Integrating Social Cognitive Theory and Bowlby's Attachment Theory to Explore the Algorithmic Risk of Suicide and Psychosis in the Age of Conversational AI: A Viewpoint Study
ABSTRACT
Public health concerns are rising in the era where an artificial intelligence-mediated environment is increasingly shaping adolescents' cognitions, emotions, and behavior. It also affects self-concept, affect regulation capacity, and reality testing. There is an increase of artificial intelligence (AI) in the social and clinical ecosystem that is demanding a rigorous examination of its intersection with mental health outcomes, especially with suicide and psychosis risk.

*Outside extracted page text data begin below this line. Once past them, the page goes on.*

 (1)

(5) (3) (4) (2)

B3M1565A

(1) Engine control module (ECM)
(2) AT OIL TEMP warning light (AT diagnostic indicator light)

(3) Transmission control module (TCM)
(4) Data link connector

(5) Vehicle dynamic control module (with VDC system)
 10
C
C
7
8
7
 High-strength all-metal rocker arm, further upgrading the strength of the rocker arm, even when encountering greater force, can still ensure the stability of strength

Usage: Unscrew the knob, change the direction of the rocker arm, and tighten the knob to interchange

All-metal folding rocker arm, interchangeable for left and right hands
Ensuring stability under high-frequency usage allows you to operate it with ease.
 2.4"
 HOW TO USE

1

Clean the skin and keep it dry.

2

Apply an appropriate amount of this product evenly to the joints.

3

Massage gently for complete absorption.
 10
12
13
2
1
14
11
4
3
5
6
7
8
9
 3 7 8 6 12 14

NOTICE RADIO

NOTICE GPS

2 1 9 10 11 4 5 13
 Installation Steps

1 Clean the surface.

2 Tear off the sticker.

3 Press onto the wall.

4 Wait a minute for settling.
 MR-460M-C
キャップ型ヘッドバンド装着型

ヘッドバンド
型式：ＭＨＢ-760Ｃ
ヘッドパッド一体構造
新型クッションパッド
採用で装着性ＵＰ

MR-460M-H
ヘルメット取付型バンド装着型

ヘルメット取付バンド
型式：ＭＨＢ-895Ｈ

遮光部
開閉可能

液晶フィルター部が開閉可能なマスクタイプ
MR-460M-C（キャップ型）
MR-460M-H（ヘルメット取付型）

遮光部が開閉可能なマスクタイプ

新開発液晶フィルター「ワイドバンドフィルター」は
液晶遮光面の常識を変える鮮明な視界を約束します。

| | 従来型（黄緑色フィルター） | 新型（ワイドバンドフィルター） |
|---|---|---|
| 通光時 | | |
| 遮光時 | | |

This narrative review explores the emergent evidence with foundational psychological theories of learning and attachment, which are Bandura’s Social Cognitive Theory (SCT) and Bowlby’s attachment theory, with a key focus on parasocial relationships with AI systems to understand how conversational AI companions may influence suicidal ideations and psychotic experiences. The paper argues that AI systems operate as potent observational learning environments and as pseudo-attachment figures that may reshape one's cognition, affect, and behaviors, especially for vulnerable groups. From an attachment perspective, the paper examines anthropomorphism, parasocial bonds, and pseudo-secure attachment to AI companions amongst adolescents with insecure attachment styles and mental health vulnerability. Synthesizing the framework to propose design LLMs with theory-driven lexicons, multi-task models sensitive to attachment signals, and safety architectures that modulate users' narratives. By situating the algorithm risk within existing literature, this review offers a psychologically driven conceptual framework to guide whom, how, and under what conditions conversational AI may increase or decrease vulnerability to suicide and psychosis.